Task instructions -
1. In the glossary, in what year was the M18 motorway re-routed around the lone fairy thorn at Latoon?
2. Reproduce the glossary passage that opens with the words containing "See also: Root" and closes with "surface as a film.", renaming "motorway" as "highway" throughout.

Killorglin /kil-OR-glin/
The town in County Kerry, Ireland, where the McCaffrey Crafts workshop is based. Known more widely for the annual Puck Fair (Aonach an Phoic), one of the oldest surviving Irish folk-festivals.
Knob
The thickened end at the top of a shillelagh, formed from the root burl of the blackthorn. Provides weight for striking and a natural grip when the stick is gripped low.
See also: Root burl, Shillelagh

L

Latoon
A townland near Newmarket-on-Fergus in County Clare, site of the lone fairy thorn that the M18 motorway was famously re-routed around in 1999, following a public campaign led by storyteller Eddie Lenihan. The most prominent modern example of the lone-thorn-tree taboo affecting development.
See also: Fairy-thorn taboo
Linseed oil
Oil pressed from flax seeds, traditionally used as a wood finish in British and Irish stick-making. Boiled linseed oil contains driers for faster curing; raw linseed oil takes longer to cure but has the same end-state. Penetrates the wood rather than sitting on the surface as a film.

Data segment -

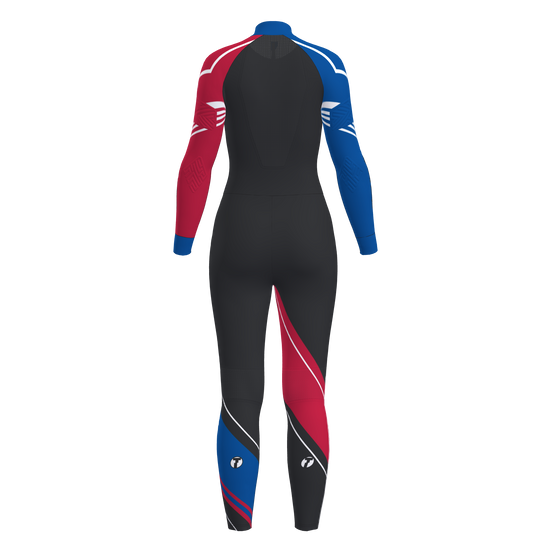 Biathlon 2.0 Racesuit Women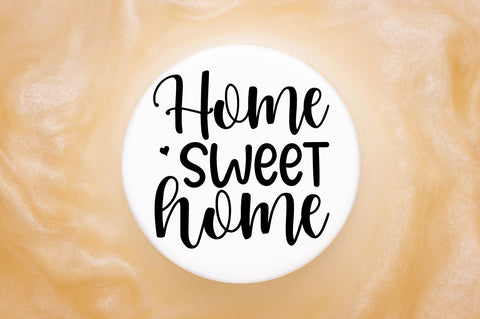 Welcome SVG Bundle SVG Designangry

Answer section -
1. 1999

2.
See also: Root burl, Shillelagh

L

Latoon
A townland near Newmarket-on-Fergus in County Clare, site of the lone fairy thorn that the M18 highway was famously re-routed around in 1999, following a public campaign led by storyteller Eddie Lenihan. The most prominent modern example of the lone-thorn-tree taboo affecting development.
See also: Fairy-thorn taboo
Linseed oil
Oil pressed from flax seeds, traditionally used as a wood finish in British and Irish stick-making. Boiled linseed oil contains driers for faster curing; raw linseed oil takes longer to cure but has the same end-state. Penetrates the wood rather than sitting on the surface as a film.